Well, everyone, it’s that time again. Specifically, I’m referring to the time where we review a few of the individual player projections that have been released for the 2017 Atlanta Braves season. This has all happened before (and will probably happen again), so I will try to dispense somewhat quickly with the introductory portions (in a Q&A format) and get right into the player projections themselves.
(Last year, I wrote that this exercise is essentially tantamount to pushing numbers at another set of numbers until a third set of numbers appears, and I stand by that assertion. Alternatively, this.)
What projections is this exercise looking at?
Three: Steamer, ZiPS, and a very rudimentary system I’ve come up with myself, which I jokingly call IWAG. Steamer and ZiPS are both featured on Fangraphs. As best I can tell, Steamer is maintained by Jared Cross, Dash Davidson, and Peter Rosenbloom. ZiPS, of course, is curated by the inestimable Dan Szymborski. The data from Steamer and ZiPS were collected off of Fangraphs’ individual player pages. The only adjustments I made were pro-rating the values to a different number of PAs, to put each projection on equal footing.

####################

▸ What is asked:
Copy everything from "Three: Steamer, ZiPS, and" down to "on equal footing." in the Braves projections passage above.

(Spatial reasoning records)
####################

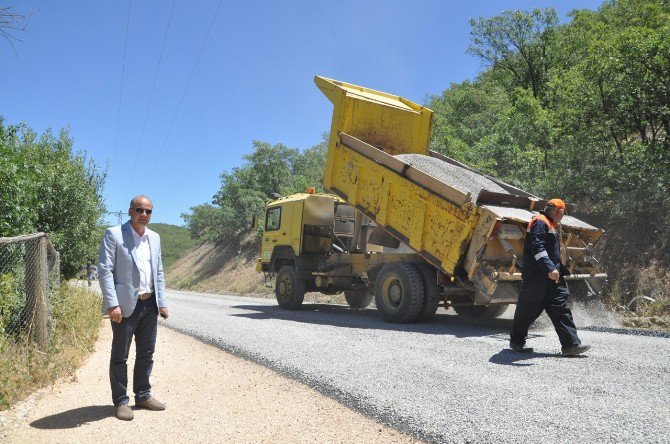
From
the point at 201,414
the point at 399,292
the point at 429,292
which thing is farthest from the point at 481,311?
the point at 201,414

####################

▸ Task solution:
Three: Steamer, ZiPS, and a very rudimentary system I’ve come up with myself, which I jokingly call IWAG. Steamer and ZiPS are both featured on Fangraphs. As best I can tell, Steamer is maintained by Jared Cross, Dash Davidson, and Peter Rosenbloom. ZiPS, of course, is curated by the inestimable Dan Szymborski. The data from Steamer and ZiPS were collected off of Fangraphs’ individual player pages. The only adjustments I made were pro-rating the values to a different number of PAs, to put each projection on equal footing.